3.4. Size-Exclusion Chromatography

The molecular mass and oligomeric state of LpNASAT were characterized on an AKTA FPLC (GE Healthcare) using a Superdex™ 200 Increase column 10/300 GL (Cytiva, Lot 10323365, Marlborough, MA, USA). The column was equilibrated with 20 mM Tris-HCl, pH 8.0, 400 mM NaCl and run at 0.7 mL/min at 16 °C. A calibration curve for molecular size estimation was generated by loading thyroglobulin (670 kDa), gamma globulin (158 kDa), ovalbumin (44 kDa), myoglobin (17 kDa), and vitamin B12 (1.35 kDa) on this analytical column and eluting was conducted under the same conditions.

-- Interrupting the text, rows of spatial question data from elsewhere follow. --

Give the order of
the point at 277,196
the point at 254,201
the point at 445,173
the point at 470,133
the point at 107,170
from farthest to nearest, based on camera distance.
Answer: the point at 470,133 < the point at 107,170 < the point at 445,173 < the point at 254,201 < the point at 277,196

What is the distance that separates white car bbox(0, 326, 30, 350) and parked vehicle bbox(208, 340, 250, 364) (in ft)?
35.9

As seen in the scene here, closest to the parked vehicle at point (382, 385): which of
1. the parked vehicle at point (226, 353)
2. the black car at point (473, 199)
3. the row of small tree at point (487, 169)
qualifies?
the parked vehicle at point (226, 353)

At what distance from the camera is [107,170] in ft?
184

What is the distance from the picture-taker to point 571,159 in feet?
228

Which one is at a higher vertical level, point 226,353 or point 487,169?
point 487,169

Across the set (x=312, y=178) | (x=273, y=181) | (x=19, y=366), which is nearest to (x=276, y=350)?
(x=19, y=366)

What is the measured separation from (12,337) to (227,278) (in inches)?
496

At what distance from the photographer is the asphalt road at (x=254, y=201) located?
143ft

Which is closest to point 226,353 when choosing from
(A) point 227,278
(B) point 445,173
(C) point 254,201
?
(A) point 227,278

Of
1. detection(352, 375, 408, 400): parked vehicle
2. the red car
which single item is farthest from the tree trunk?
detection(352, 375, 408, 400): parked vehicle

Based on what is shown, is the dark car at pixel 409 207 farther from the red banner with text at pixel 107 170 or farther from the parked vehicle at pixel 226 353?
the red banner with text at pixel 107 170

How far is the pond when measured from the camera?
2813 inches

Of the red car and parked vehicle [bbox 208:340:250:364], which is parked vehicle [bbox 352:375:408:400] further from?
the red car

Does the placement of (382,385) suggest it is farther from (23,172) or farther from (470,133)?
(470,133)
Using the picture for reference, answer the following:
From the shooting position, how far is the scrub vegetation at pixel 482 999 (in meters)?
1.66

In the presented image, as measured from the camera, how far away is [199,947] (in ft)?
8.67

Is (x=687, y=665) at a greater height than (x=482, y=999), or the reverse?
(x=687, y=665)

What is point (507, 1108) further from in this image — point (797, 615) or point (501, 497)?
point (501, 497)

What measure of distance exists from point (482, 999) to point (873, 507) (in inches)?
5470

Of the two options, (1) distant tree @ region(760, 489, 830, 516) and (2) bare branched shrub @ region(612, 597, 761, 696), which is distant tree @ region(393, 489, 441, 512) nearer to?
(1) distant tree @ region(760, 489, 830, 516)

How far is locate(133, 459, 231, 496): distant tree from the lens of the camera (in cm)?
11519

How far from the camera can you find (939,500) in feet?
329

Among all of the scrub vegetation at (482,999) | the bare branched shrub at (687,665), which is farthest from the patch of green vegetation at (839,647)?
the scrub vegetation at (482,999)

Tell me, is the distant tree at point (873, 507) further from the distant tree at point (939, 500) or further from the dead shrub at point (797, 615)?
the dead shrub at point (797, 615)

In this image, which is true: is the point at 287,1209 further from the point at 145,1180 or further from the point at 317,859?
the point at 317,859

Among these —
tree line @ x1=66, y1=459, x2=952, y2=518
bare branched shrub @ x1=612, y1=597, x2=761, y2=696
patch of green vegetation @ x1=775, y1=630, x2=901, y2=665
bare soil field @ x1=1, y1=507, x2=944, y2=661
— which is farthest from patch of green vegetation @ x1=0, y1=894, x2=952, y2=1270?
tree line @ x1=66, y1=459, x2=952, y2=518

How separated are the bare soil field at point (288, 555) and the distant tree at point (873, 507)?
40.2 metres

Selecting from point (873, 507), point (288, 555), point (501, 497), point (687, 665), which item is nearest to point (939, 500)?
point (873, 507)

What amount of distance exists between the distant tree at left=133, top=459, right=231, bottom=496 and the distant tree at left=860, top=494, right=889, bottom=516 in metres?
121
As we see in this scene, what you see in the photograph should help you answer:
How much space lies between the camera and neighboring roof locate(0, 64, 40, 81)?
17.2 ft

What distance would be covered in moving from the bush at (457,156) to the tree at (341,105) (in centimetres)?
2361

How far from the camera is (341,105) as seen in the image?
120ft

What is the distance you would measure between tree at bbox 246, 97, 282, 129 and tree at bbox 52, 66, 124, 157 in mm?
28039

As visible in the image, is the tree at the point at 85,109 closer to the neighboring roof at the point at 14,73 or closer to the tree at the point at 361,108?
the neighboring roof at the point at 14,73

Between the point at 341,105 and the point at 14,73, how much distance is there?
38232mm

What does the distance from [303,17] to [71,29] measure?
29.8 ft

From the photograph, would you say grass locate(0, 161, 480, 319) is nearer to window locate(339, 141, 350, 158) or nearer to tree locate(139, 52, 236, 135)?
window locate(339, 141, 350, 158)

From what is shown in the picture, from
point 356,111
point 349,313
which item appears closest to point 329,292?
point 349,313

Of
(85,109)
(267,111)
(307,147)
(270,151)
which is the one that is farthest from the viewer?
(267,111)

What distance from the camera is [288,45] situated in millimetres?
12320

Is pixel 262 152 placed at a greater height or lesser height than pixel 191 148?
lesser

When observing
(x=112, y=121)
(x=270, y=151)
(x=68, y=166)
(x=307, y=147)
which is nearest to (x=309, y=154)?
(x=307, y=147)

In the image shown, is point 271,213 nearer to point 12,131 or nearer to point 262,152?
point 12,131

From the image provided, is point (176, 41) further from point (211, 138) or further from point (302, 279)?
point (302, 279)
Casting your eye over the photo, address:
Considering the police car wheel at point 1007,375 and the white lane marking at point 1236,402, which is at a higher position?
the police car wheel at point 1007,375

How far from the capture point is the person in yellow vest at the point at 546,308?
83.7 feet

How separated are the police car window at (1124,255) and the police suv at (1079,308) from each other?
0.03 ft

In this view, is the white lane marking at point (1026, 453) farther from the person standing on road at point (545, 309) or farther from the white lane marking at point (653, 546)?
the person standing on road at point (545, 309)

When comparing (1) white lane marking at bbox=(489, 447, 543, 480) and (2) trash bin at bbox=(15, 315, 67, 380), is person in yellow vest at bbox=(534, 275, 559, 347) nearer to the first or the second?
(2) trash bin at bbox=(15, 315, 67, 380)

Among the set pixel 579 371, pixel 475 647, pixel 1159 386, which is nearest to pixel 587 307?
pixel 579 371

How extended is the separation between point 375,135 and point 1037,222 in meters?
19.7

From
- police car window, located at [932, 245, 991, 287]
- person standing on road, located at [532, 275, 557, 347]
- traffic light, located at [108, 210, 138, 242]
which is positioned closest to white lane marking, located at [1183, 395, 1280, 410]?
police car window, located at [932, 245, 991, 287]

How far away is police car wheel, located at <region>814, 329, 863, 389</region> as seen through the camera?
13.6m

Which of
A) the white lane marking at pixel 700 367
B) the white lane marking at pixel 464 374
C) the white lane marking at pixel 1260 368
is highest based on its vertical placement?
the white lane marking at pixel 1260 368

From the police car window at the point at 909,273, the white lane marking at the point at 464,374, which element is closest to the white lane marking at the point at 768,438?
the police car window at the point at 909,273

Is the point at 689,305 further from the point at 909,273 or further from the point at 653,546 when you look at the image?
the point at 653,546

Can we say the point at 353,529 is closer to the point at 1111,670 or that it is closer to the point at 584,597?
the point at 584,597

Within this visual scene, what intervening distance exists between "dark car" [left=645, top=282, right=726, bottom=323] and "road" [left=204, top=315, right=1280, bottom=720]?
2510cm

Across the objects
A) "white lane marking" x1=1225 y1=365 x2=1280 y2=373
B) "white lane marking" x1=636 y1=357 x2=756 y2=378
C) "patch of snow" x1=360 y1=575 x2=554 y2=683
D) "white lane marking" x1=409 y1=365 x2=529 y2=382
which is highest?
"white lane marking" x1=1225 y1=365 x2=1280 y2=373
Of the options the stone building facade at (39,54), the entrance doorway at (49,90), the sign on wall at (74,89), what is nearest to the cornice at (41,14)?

3.5. ConSurf Analysis of Evolutionary Conservation

The evolutionary conservation profile of LpNASAT was estimated using the ConSurf tool [21]. The homolog search of the LpNASAT sequence was performed against the UNIREF-90 database with 1 HMMER iteration, an E-value cutoff of 0.0001, minimal % ID of 35% for homologs and maximal % ID of 95% between sequences. A total of 150 homologous sequences were retrieved and multiply aligned using MAFFT. The calculation of conservation scores of each residue was performed using an empirical Bayesian method.